Filtern Sie aus der nachstehenden Liste jede Zeile heraus, in der das Wort „would“ vorkommt, und übertragen Sie diese Zeilen wörtlich.
☆ ☆ ☆ ☆
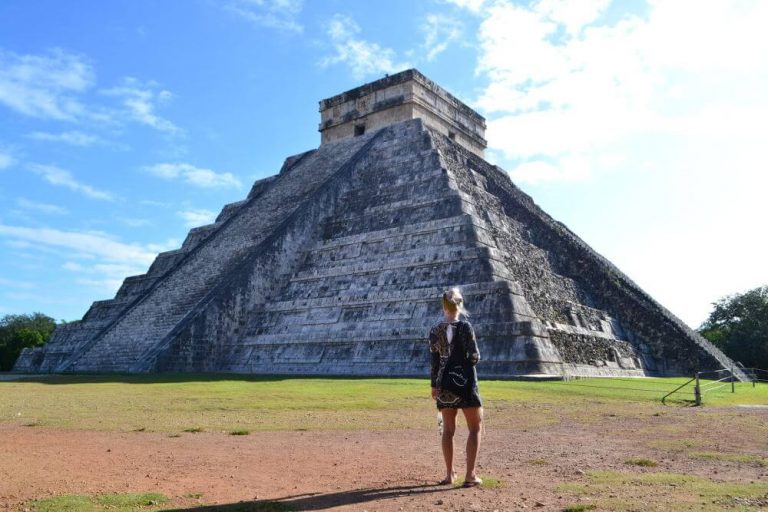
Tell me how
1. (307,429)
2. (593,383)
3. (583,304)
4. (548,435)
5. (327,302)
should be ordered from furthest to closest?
1. (583,304)
2. (327,302)
3. (593,383)
4. (307,429)
5. (548,435)

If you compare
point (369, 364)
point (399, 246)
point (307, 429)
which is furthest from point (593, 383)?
point (307, 429)

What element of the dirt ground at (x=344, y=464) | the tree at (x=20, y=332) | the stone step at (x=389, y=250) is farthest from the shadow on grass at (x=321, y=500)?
the tree at (x=20, y=332)

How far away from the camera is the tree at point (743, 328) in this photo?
24947mm

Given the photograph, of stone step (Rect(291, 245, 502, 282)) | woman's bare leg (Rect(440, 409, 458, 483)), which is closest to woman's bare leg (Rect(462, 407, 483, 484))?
woman's bare leg (Rect(440, 409, 458, 483))

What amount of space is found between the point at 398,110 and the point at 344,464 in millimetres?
20575

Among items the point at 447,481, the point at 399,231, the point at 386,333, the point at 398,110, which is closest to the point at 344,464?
the point at 447,481

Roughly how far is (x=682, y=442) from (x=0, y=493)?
5.73 m

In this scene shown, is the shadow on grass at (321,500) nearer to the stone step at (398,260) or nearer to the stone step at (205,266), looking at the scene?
the stone step at (398,260)

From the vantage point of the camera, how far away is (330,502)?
4023 mm

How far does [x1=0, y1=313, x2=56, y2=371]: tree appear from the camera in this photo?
31578mm

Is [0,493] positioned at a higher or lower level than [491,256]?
lower

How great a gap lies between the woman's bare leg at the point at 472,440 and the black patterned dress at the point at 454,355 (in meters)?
0.06

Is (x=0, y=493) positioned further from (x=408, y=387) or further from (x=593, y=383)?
(x=593, y=383)

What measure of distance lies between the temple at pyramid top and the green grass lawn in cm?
1378
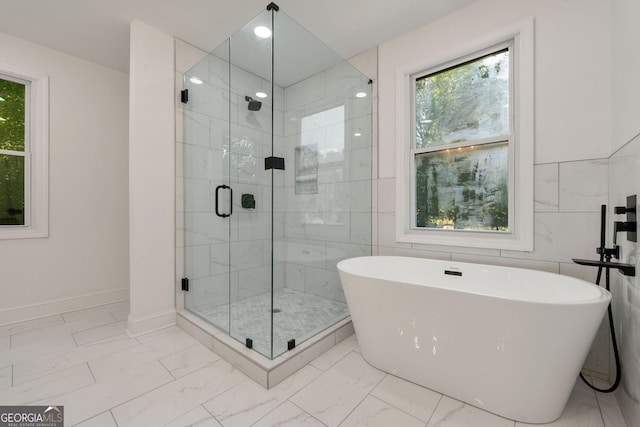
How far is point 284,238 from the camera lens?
1.87 m

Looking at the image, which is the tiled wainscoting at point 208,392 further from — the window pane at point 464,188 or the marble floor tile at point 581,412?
the window pane at point 464,188

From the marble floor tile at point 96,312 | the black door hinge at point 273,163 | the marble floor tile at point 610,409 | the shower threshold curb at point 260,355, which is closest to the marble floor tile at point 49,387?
the shower threshold curb at point 260,355

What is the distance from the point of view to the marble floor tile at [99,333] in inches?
79.7

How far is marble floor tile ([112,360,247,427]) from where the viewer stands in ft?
4.17

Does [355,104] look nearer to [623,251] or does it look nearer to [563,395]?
[623,251]

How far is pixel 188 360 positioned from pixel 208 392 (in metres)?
0.41

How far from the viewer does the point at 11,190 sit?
7.72ft

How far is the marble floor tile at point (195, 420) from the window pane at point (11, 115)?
2.80m

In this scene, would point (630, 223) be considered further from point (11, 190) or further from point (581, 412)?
point (11, 190)

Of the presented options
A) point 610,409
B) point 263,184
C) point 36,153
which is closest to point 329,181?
point 263,184

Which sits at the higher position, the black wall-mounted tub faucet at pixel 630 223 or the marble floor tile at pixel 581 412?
the black wall-mounted tub faucet at pixel 630 223

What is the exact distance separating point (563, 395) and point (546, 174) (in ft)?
4.07

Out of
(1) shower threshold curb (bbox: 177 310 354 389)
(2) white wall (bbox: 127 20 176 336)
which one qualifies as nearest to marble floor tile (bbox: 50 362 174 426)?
(1) shower threshold curb (bbox: 177 310 354 389)

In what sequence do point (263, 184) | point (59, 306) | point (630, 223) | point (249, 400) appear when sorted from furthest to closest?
point (59, 306)
point (263, 184)
point (249, 400)
point (630, 223)
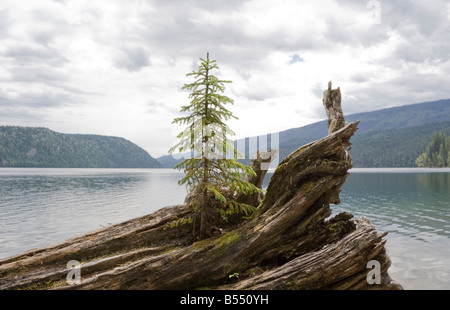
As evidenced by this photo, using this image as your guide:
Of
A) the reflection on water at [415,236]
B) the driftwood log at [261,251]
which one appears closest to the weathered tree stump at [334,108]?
the driftwood log at [261,251]

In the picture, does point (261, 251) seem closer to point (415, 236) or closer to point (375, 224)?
point (415, 236)

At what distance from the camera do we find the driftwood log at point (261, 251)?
1305 centimetres

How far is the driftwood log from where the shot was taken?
514 inches

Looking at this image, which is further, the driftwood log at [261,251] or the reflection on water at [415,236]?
the reflection on water at [415,236]

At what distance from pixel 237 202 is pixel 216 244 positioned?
290 cm

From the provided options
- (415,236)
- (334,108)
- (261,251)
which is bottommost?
(415,236)

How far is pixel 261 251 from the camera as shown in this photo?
14273 millimetres

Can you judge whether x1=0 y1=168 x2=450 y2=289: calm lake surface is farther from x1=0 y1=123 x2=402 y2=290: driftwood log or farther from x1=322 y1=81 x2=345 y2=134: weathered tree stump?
x1=322 y1=81 x2=345 y2=134: weathered tree stump

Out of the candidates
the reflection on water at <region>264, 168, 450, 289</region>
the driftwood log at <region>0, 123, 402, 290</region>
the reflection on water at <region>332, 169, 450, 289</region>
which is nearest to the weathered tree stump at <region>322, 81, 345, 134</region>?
the driftwood log at <region>0, 123, 402, 290</region>

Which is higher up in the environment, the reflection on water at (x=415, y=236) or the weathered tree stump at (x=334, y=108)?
the weathered tree stump at (x=334, y=108)

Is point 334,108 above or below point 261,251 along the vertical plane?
above

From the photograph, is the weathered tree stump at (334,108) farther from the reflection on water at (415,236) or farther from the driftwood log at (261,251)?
the reflection on water at (415,236)

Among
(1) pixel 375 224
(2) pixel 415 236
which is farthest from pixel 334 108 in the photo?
(1) pixel 375 224
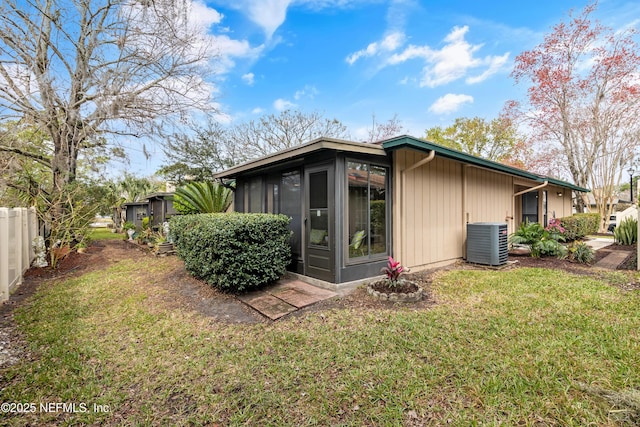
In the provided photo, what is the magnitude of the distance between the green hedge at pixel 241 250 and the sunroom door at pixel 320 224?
0.46 m

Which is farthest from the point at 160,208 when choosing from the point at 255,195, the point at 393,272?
the point at 393,272

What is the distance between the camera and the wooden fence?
424 centimetres

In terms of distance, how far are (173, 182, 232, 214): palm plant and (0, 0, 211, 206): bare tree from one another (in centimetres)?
370

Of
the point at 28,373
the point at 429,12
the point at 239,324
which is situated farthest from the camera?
the point at 429,12

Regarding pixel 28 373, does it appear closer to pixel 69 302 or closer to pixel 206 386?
pixel 206 386

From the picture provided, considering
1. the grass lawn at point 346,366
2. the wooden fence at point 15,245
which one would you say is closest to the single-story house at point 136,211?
the wooden fence at point 15,245

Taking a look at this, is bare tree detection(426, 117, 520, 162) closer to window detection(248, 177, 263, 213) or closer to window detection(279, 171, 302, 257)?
window detection(248, 177, 263, 213)

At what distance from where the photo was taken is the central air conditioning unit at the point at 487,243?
20.7 ft

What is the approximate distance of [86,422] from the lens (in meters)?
1.94

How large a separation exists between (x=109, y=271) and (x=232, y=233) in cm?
457

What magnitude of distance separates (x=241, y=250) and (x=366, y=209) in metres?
2.32

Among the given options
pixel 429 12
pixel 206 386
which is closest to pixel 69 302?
pixel 206 386

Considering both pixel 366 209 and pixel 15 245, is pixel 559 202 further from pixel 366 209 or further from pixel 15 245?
pixel 15 245

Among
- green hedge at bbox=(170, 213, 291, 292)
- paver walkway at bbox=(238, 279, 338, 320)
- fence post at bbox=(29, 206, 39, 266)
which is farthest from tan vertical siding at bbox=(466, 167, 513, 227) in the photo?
fence post at bbox=(29, 206, 39, 266)
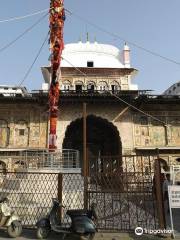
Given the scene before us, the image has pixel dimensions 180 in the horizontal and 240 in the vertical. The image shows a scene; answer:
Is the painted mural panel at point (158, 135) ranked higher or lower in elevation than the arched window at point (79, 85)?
lower

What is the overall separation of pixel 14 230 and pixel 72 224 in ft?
4.99

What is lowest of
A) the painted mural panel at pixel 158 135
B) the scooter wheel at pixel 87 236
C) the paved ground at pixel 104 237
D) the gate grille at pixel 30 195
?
the paved ground at pixel 104 237

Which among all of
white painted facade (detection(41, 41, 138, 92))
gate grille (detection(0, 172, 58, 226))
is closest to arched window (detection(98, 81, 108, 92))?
white painted facade (detection(41, 41, 138, 92))

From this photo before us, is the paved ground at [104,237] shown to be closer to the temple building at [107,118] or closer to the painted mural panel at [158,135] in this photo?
the temple building at [107,118]

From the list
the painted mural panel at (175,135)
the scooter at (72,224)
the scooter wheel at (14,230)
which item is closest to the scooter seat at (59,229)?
the scooter at (72,224)

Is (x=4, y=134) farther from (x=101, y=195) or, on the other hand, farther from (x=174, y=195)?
(x=174, y=195)

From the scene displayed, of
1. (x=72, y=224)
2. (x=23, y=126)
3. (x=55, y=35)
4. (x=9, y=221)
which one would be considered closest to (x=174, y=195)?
(x=72, y=224)

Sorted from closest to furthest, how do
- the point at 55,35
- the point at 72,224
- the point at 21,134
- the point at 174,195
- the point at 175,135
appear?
the point at 72,224, the point at 174,195, the point at 55,35, the point at 21,134, the point at 175,135

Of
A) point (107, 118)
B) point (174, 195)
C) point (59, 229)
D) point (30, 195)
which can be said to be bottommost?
point (59, 229)

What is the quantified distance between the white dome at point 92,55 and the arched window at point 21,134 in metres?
7.77

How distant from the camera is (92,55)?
31125 mm

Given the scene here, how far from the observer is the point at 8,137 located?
25.3 m

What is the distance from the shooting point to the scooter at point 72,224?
7023 millimetres

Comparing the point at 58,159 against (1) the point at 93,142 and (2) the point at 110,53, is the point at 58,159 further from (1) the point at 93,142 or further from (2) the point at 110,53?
(2) the point at 110,53
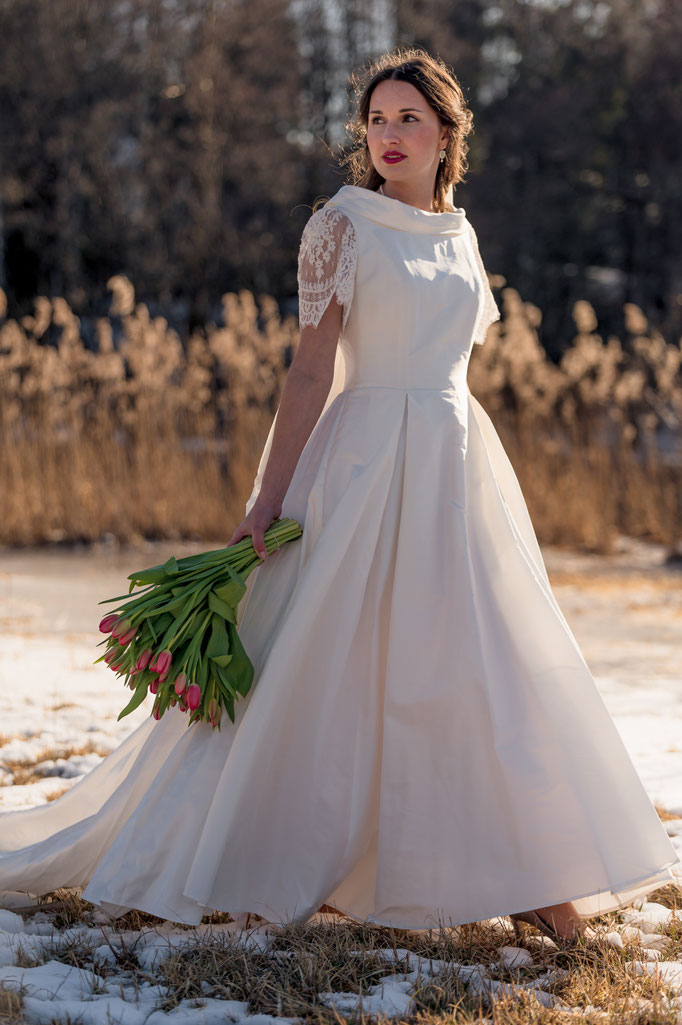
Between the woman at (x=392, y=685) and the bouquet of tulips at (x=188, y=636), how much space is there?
0.19ft

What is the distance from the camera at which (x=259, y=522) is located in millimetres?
2086

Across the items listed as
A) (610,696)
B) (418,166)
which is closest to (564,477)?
(610,696)

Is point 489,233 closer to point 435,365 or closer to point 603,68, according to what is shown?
point 603,68

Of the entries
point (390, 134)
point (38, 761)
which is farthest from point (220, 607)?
point (38, 761)

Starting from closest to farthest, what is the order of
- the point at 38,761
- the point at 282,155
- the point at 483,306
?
1. the point at 483,306
2. the point at 38,761
3. the point at 282,155

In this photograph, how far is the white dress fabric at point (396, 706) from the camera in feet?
6.25

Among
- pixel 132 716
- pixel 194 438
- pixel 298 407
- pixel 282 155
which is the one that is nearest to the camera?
pixel 298 407

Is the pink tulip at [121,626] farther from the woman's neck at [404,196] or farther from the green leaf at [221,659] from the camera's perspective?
the woman's neck at [404,196]

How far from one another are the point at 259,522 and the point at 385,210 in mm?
623

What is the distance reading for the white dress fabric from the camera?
6.25ft

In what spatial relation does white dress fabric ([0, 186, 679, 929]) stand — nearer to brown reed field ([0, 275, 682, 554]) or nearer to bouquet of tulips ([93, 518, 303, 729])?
bouquet of tulips ([93, 518, 303, 729])

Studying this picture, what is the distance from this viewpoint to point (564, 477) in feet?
27.0

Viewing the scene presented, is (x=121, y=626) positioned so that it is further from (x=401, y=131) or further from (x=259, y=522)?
(x=401, y=131)

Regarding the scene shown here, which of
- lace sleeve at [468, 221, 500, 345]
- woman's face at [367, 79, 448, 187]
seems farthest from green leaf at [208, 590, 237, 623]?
woman's face at [367, 79, 448, 187]
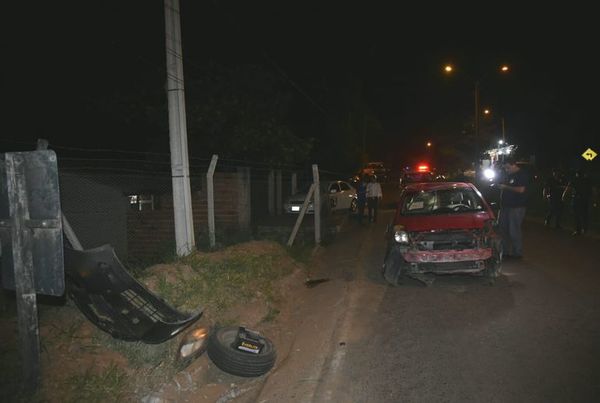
☆ ☆ ☆ ☆
### Lösung der Aufgabe
In this scene, would point (630, 223) be considered further from point (11, 190) or further from point (581, 412)?
which one would you say is closest to the single-story house at point 136,211?
which one would be considered closest to (x=174, y=195)?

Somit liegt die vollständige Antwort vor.